US 11,755,320 B2
	Compute array of a processor with mixed-precision numerical linear algebra support
Jose E. Moreira, Irvington, NY (US); Brett Olsson, Cary, NC (US); Brian W. Thompto, Austin, TX (US); Silvia Melitta Mueller, Altdorf (DE); and Andreas Wagner, Weil im Schönbuch (DE)
Assigned to INTERNATIONAL BUSINESS MACHINES CORPORATION, Armonk, NY (US)
Filed by International Business Machines Corporation, Armonk, NY (US)
Filed on Sep. 21, 2021, as Appl. No. 17/480,279.
Application 17/480,279 is a continuation of application No. 16/712,087, filed on Dec. 12, 2019, granted, now 11,188,328.
Prior Publication US 2022/0004386 A1, Jan. 6, 2022
This patent is subject to a terminal disclaimer.
Int. Cl. G06F 9/38 (2018.01); G06F 9/30 (2018.01); G06F 17/16 (2006.01)

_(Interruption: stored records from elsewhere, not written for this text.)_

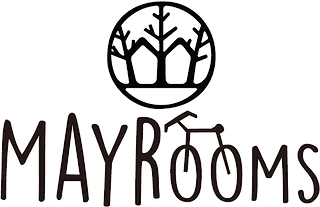 May Rooms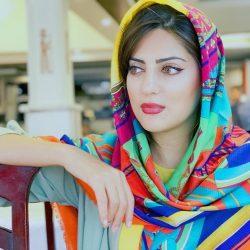 ظاهر جدید هلیا امامی با مدل موی جدید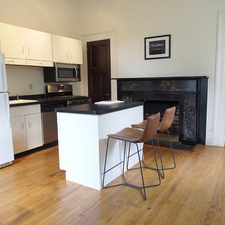 Rental info for 15 Forbes Ave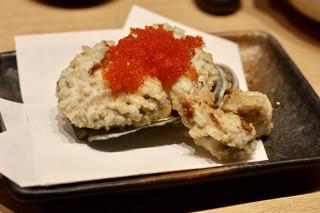 天ぷらと日本酒 明日源 - あわびの天ぷら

CPC G06F 9/30014 (2013.01) [G06F 9/30145 (2013.01); G06F 9/3855 (2013.01); G06F 9/3893 (2013.01); G06F 17/16 (2013.01)]

20 Claims

1. A computer-implemented method comprising:

determining, by a processor, a first precision and a first shape of a first input matrix to a compute array of the processor, wherein the processor comprises an instruction fetch/decode unit operable to fetch and decode a plurality of instructions comprising at least one instruction to perform a plurality of linear algebra operations, a dispatch/issue unit operable to dispatch the instructions to an issue queue after decoding, and the compute array is associated with the issue queue;

determining, by the processor, a second precision and a second shape of a second input matrix to the compute array of the processor; and

repeating a plurality of linear algebra operations in parallel within the compute array to update a result matrix in an accumulator register based on the first input matrix, the second input matrix, and a number of rank updates of the result matrix to store in the accumulator register.